▸ **Required task A**
Please decide whether each statement below agrees with the accounting procedure that follows, answering yes or no and quoting the words of the text that decide it. (i) Operator bills Non-Operators by the last day of each month for the preceding month. (ii) "Parties" refers only to the Non-Operators. (iii) Personal Expenses include travel by Operator's employees.

▸ **Selected extract**
┄┄┄┄┄┄

See Attached COPAS Accounting Procedure
ACCOUNTING PROCEDURE
JOINT OPERATIONS
I. GENERAL PROVISIONS
1. Definitions
· | "Joint Property" shall mean the real and personal property subject to the agreement to which this Accounting Procedure is attached. |
· | "Joint Operations" shall mean all operations necessary or proper for the development, operation, protection and maintenance of the Joint Property. |
· | "Joint Account" shall mean the account showing the charges paid and credits received in the conduct of the Joint Operations and which are to be shared by the Parties. |
· | "Operator" shall mean the party designated to conduct the Joint Operations. |
· | "Non-Operators" shall mean the Parties to this agreement other than the Operator. |
· | "Parties" shall mean operator and Non-Operators. |
· | "First Level Supervisors" shall mean those employees whose primary function in Joint Operations is the direct supervision of other employees and/or contract labor directly employed on the Joint Property in a field operating capacity. |
· | “Technical Employees" shall mean those employees having special and specific engineering, geological or other professional skills, and whose primary function in Joint Operations is the handling of specific operating conditions and problems for the benefit of the Joint Property. |
· | "Personal Expenses" shall mean travel and other reasonable reimbursable expenses of Operator's employees. |
· | "Material" shall mean personal property, equipment or supplies acquired or held for use on the Joint Property. |
· | "Controllable Material" shall mean Material which at the time is so classified in the Material Classification Manual as most recently recommended by the Council of Petroleum Accountants Societies. |
2. Statement and Billings
Operator shall bill Non-Operators on or before the last day of each month for their proportionate share of the Joint Account for the preceding month. Such bills will be accompanied by statements which identify the authority for expenditure, lease or facility, and all charges and credits summarized by appropriate classifications of investment and expense except that items of Controllable Material and unusual charges and credits shall be separately identified and fully described in detail.

┄┄┄┄┄┄

▸ **Data excerpts**

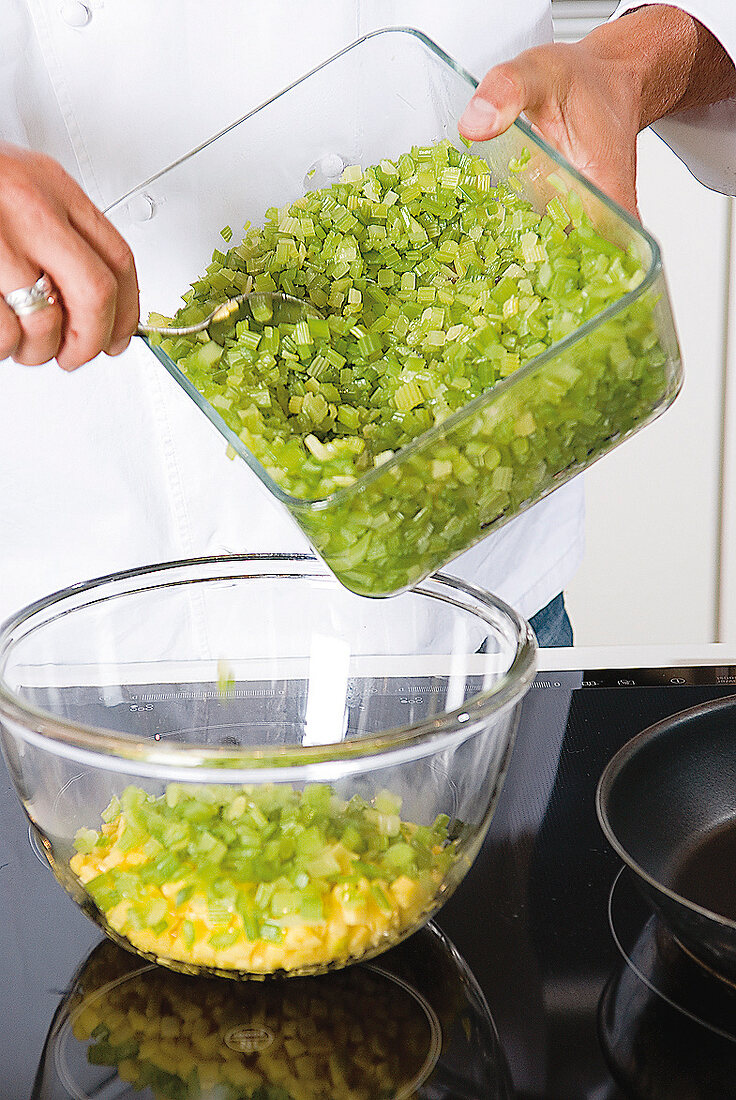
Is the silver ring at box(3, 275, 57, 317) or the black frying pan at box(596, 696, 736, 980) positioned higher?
the silver ring at box(3, 275, 57, 317)

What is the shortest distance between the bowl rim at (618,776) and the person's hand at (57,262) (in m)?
0.34

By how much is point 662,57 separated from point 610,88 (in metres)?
0.15

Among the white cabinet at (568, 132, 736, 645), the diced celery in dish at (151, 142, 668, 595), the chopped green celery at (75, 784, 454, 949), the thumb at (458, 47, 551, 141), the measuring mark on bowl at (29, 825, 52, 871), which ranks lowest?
the white cabinet at (568, 132, 736, 645)

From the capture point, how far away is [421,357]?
1.91 feet

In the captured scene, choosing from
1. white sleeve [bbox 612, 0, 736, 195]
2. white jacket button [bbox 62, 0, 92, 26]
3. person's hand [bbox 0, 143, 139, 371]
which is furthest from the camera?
white sleeve [bbox 612, 0, 736, 195]

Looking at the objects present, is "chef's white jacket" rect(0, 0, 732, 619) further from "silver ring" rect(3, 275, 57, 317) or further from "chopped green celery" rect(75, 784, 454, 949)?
"chopped green celery" rect(75, 784, 454, 949)

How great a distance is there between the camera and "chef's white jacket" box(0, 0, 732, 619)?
34.1 inches

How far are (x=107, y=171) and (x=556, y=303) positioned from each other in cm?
48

┄┄┄┄┄┄

▸ **Required task B**
Return each line of the listing that contains the string "chopped", treating case as significant.

▸ **Exercise answer A**
(i) Yes: "Operator shall bill Non-Operators on or before the last day of each month for their proportionate share of the Joint Account for the preceding month."
(ii) No: "Parties" shall mean operator and Non-Operators.
(iii) Yes: "Personal Expenses" shall mean travel and other reasonable reimbursable expenses of Operator's employees.

▸ **Exercise answer B**
Among the white cabinet at (568, 132, 736, 645), the diced celery in dish at (151, 142, 668, 595), the chopped green celery at (75, 784, 454, 949), the thumb at (458, 47, 551, 141), the measuring mark on bowl at (29, 825, 52, 871), which ranks lowest?
Looking at the objects present, is "chef's white jacket" rect(0, 0, 732, 619) further from "silver ring" rect(3, 275, 57, 317) or further from "chopped green celery" rect(75, 784, 454, 949)?
"chopped green celery" rect(75, 784, 454, 949)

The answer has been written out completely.